Have you ever felt like meal planning just doesn’t work for you?
You start a weekly meal planning practice with great enthusiasm, search through recipe books for ideas. You write out and shop from a detailed shopping list only for motivation to wane after a while.
Guess what? It may simply be because one or more of these common meal planning mistakes are getting in the way of meal planning success for you and your family. Here’s how to make family meal planning work for you!
How To Meal Plan
1. Plan Your Meals Before Shopping
According to Katie of Wellness Mama, meal planning saves her on average 3.5 hours a week on planning, preparing and shopping for meals.
“I also saved about $45 a week shopping when I planned vs. when I didn’t.” – Wellness Mama
Set aside 10 to 15 minutes once a week and write down a list of meals you want to prepare for your family to eat. It could be for evening meals only or include breakfast, lunch and mid-meal snacks as well.
Thinking ahead and planning meals and snacks based on healthy eating guidelines such as the Australian Dietary Guidelines and Australian Guide to Healthy Eating can help you stay on budget, make shopping easier and support healthy weight loss.
2. Keep A Record Of Your Meals
Why is it a mistake to only use a pretty white board for recording your weekly menu plan? It means you can’t repeat your meal plans.
By all means keep the white board or chalk board in use however make sure to use a notebook to record your menu planning ideas for the week as well! See next point.
3. Repeat Meals
It is completely ok to eat the same meals on a regular basis. You don’t have to have come up with something new every week.
Not that variety is bad, or trying new recipes out is not a good idea! Personally, I have found I get bored and unmotivated to cook if I am not making something new occasionally. But most likely you don’t remember what you ate 3 weeks ago and neither does the rest of your family.
Repeat your meal plans every 3 to 4 weeks. You can have them on rotation depending on how much variety your family likes. If it does start to feel monotonous, you could add in 1 or 2 new recipes a week.
4. Be Flexible
You don’t have to assign a specific type of meal to a day of the week. You also don’t have to follow your meal plan exactly!
The problem with a structured type of meal planning, choosing recipes and shopping for the ingredients, is that it doesn’t allow for changes according to the needs of your family.
We may not feel like eating or cooking a certain meal the night it is planned for.

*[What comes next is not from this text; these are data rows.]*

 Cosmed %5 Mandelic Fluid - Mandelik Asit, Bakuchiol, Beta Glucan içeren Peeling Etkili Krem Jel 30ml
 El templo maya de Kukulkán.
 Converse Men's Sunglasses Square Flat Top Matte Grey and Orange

The kids may be sick or we get home late from work.
For me personally, I find that my plan for the evening’s meal can be affected by my energy levels, the kids’ behavior, or even the weather!
We need to change our thinking, that it is ok to vary our meal plan. A week’s meal plan can mean choosing 5 or 6 meals to have the ingredients on hand for. Then choose from the list the night before or that morning, as to what to cook for dinner.

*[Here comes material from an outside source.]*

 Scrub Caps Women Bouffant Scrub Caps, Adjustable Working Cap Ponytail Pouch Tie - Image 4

Remember a freezer meal can be used as a replacement if you are not able to cook a meal one night. Having a back up option gives you a lot more flexibility.
5. Keep It Simple
Apparently, we all are more optimistic when planning and it is common to underestimate how much time will be needed to complete a future task. Don’t plan elaborate meals, where you will run out of time to prepare properly.
Choose simple meals by reducing the number of ingredients or side dishes. One pot meals are a game changer that reason.
It’s perfectly fine to put simple items on your menu – at least you’ll be prepared and you’ll have the ingredients in the house. – Sarah, Early Bird Mom.
6. Food Goes Off
Vegetables such as asparagus, broccoli, mushrooms, peas and sweet corn lose their nutrition and flavor more quickly than apples, garlic or onions, and need to be eaten not long after purchasing.
Also food that has been transported long distances is not likely to be as nutritious as food which is grown and stored locally.
It’s best for taste and health to plan meals that use ingredients that perish quickly early in the week. Plan meals that don’t require those ingredients later in the week. A
Another way to avoid food going bad from being stored for long periods in the fridge is to set aside time to prep and cook meals in advance. Check out freezer cooking.
7. Shop Your Pantry
Do you have “treasures in your cupboard” you haven’t thought of using? While writing out a shopping list of ingredients every week can seem efficient, it can mean you leave existing food unused. Stored food in the pantry, fridge or freezer will deteriorate over time, take up space, and is grocery money already spent.
Before planning your meals, check what you already have on hand. Plan meals around what you already have and save money on your grocery budget!
Another idea is to try a Pantry Challenge every few months, where your goal is to to use up what’s in your pantry by planning meals using the ingredients you have on hand.
I love the $21 Challenge by Simple Savings for this purpose, and the $21 Challenge book has a really useful section on substituting ingredients in your recipes to use up what’s on hand.